---------- Texto presentado
En agosto de este año, partiendo el segundo semestre en Casa del Cerro, se nos invitó a formar parte de un “Taller de Escritura Autoanalítica”. Esta propuesta, muy interesante por lo bajo, proponía emprender un trabajo de escritura constante, con la premisa de poder mirarnos a nosotras y nosotros, pero no solo bajo nuestra mirada, sino enriqueciéndola con los distintos recursos que nos han entregado los ojos del psicoanálisis. Así, nos enfrentamos al desafío de intentar escribir una cantidad delimitada de veces por semana, motivando las primeras incursiones mediante distintas técnicas y ejercicios que comprendían elaboraciones tales como listas, cartas, diálogos, entre otras. Si bien a primera vista existía un componente fuertemente lúdico en estos ejercicios, de a poco pudimos ir percatándonos de que la escritura que estábamos llevando a cabo, comprendería mucho más involucramiento que el solo compromiso de escribir.
Es así como dentro de las temáticas que tocan las reflexiones que hemos querido compartir con ustedes hoy, se despliegan al menos dos grandes ámbitos que aparecieron en estos meses de trabajo. Por un lado, hallamos la singular experiencia que significó el carácter más práctico de llevar a cabo este ejercicio, y por el otro lado, existe un detalle en la puesta en marcha de este taller que definitivamente no ha sido banal, y que por el contrario, influyó ampliamente en esta vivencia. Esto tiene que ver con que se trataba de un trabajo acompañado, y cada semana nos encontrábamos para comentar cómo había sido la experiencia de escribir, cómo nos había ido con el ejercicio, con qué nos habíamos encontrado. Es decir, esta tarea no solo tenía una importante arista individual, sino también una que convocaba y a su vez conformaba un grupo.
--------------------
---------- Material de consulta
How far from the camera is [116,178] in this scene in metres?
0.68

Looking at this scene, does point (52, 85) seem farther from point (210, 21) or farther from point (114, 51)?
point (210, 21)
--------------------
● **Requisitos del ejercicio**: Por favor, devuelve completo y sin ningún cambio el texto sobre el taller de escritura autoanalítica. El listado es un material independiente del texto sobre el taller de escritura.

● **Solución desarrollada**:
En agosto de este año, partiendo el segundo semestre en Casa del Cerro, se nos invitó a formar parte de un “Taller de Escritura Autoanalítica”. Esta propuesta, muy interesante por lo bajo, proponía emprender un trabajo de escritura constante, con la premisa de poder mirarnos a nosotras y nosotros, pero no solo bajo nuestra mirada, sino enriqueciéndola con los distintos recursos que nos han entregado los ojos del psicoanálisis. Así, nos enfrentamos al desafío de intentar escribir una cantidad delimitada de veces por semana, motivando las primeras incursiones mediante distintas técnicas y ejercicios que comprendían elaboraciones tales como listas, cartas, diálogos, entre otras. Si bien a primera vista existía un componente fuertemente lúdico en estos ejercicios, de a poco pudimos ir percatándonos de que la escritura que estábamos llevando a cabo, comprendería mucho más involucramiento que el solo compromiso de escribir.
Es así como dentro de las temáticas que tocan las reflexiones que hemos querido compartir con ustedes hoy, se despliegan al menos dos grandes ámbitos que aparecieron en estos meses de trabajo. Por un lado, hallamos la singular experiencia que significó el carácter más práctico de llevar a cabo este ejercicio, y por el otro lado, existe un detalle en la puesta en marcha de este taller que definitivamente no ha sido banal, y que por el contrario, influyó ampliamente en esta vivencia. Esto tiene que ver con que se trataba de un trabajo acompañado, y cada semana nos encontrábamos para comentar cómo había sido la experiencia de escribir, cómo nos había ido con el ejercicio, con qué nos habíamos encontrado. Es decir, esta tarea no solo tenía una importante arista individual, sino también una que convocaba y a su vez conformaba un grupo.